━━━━━ Texte fourni ━━━━━

Le Schéma Directeur des Pistes Cyclables fait aussi aujourd’hui partie de nos priorités. L’île de Ré est dotée de 138 km de pistes cyclables, qui ne sont pas toujours de vraies pistes cyclables. La demande de mobilité douce pour les trajets domicile/ travail va s’imposer de plus en plus, on doit pouvoir rejoindre à vélo La Rochelle depuis le Sud de l’île de Ré en 45 minutes et non pas 1h30. Nous ferons l’automne prochain des Assises autour de ce Schéma. Il nous faut recadrer certains tracés de pistes, gérer la discontinuité, s’ouvrir certains passages, mais aussi revoir les problèmes de revêtement des pistes cyclables en intégrant des matériaux plus écologiques que le calcaire. Je souhaite aussi que l’écotaxe puisse financer ces pistes cyclables, cela passera par le Législateur, il s’agit là de mon autre demande au Député, pour obtenir l’élargissement des affectations de l’écotaxe.

━━━━━

**Tâche demandée 1:** Mettez à jour le passage du texte sur les pistes cyclables de l’île de Ré allant de « Le Schéma Directeur » à « affectations de l’écotaxe. », en remplaçant « calcaire » par « bitume ».
**Tâche demandée 2:** Poursuivez le texte sur les pistes cyclables de l’île de Ré après sa dernière phrase.

━━━━━ Extraits des entrées ━━━━━

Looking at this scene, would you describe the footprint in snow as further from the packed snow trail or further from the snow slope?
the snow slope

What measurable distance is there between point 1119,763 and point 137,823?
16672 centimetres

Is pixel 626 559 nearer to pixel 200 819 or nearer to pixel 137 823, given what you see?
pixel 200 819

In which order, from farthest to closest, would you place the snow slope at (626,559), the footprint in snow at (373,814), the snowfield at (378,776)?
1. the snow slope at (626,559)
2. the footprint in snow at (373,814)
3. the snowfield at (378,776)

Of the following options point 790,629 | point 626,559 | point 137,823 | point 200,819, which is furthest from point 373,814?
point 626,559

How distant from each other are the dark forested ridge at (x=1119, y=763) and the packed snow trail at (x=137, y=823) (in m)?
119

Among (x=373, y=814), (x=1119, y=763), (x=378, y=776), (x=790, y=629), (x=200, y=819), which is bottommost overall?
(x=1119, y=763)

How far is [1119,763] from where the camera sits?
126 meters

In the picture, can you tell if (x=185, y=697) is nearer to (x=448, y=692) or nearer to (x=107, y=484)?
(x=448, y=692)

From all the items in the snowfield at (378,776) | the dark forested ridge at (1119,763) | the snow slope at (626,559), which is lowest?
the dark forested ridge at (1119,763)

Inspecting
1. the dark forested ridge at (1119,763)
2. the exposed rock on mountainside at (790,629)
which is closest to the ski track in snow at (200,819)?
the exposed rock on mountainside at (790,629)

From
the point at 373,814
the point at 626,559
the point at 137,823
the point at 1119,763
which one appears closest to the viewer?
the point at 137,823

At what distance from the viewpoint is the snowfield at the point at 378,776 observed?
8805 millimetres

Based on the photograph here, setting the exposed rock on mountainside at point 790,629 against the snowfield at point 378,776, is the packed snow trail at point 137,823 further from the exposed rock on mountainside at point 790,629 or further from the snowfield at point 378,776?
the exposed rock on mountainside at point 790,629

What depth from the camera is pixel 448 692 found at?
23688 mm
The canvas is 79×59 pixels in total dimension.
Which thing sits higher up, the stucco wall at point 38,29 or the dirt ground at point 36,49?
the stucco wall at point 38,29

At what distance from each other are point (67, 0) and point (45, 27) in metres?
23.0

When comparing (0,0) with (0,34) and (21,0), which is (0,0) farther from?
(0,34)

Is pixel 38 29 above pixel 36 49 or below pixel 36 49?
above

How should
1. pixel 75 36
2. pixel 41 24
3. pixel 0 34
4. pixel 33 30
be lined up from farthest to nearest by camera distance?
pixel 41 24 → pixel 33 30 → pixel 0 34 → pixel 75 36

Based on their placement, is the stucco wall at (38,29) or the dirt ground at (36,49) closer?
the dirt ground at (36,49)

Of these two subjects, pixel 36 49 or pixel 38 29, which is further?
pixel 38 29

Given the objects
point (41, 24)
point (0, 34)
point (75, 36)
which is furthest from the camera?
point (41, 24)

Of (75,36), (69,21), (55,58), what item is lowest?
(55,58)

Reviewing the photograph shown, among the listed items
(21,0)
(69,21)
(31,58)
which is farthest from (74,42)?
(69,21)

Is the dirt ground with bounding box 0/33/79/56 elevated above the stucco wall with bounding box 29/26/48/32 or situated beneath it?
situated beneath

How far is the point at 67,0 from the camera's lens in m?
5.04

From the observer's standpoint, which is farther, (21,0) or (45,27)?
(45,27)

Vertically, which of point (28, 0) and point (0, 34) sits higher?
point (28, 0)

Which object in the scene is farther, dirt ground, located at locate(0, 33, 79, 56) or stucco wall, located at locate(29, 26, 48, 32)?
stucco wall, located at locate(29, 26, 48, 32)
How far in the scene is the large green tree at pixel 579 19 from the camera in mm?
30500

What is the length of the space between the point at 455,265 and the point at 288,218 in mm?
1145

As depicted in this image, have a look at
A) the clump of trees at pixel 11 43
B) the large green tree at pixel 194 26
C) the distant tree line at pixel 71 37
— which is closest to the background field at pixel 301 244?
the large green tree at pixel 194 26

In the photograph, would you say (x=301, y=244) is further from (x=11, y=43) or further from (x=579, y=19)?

━━━━━

**Bonne réponse 1:**
Le Schéma Directeur des Pistes Cyclables fait aussi aujourd’hui partie de nos priorités. L’île de Ré est dotée de 138 km de pistes cyclables, qui ne sont pas toujours de vraies pistes cyclables. La demande de mobilité douce pour les trajets domicile/ travail va s’imposer de plus en plus, on doit pouvoir rejoindre à vélo La Rochelle depuis le Sud de l’île de Ré en 45 minutes et non pas 1h30. Nous ferons l’automne prochain des Assises autour de ce Schéma. Il nous faut recadrer certains tracés de pistes, gérer la discontinuité, s’ouvrir certains passages, mais aussi revoir les problèmes de revêtement des pistes cyclables en intégrant des matériaux plus écologiques que le bitume. Je souhaite aussi que l’écotaxe puisse financer ces pistes cyclables, cela passera par le Législateur, il s’agit là de mon autre demande au Député, pour obtenir l’élargissement des affectations de l’écotaxe.

**Bonne réponse 2:**
La mobilité est un fort enjeu, qui ne m’appartient plus. J’ai créé avec l’appui de Dominique Bussereau une opportunité de grand projet de mobilité en tant que président de la CdC et 1er vice-président du Département, projet validé et lancé en 2008, qui a été abandonné par les nouveaux élus du Département, exceptée la passerelle et le réaménagement du site du Belvédère, 1ère partie du projet, qui ne sert à rien sans les deux autres parties de ce projet. Mettre un transport de bus en voie prioritaire dès le Pont et en aval de celui-ci le long de la voie Sud de Rivedoux reste la solution, il y a une demande énorme de la part non pas que des « visiteurs à la journée », mais aussi des vacanciers en weekend, en semaine, ou sur une période plus longue. Ils arrivent par le train et voudraient pouvoir ensuite arriver par voie de bus à leur hébergement. C’est un problème que j’ai soulevé depuis des années, seul le Département et la Région peuvent le résoudre.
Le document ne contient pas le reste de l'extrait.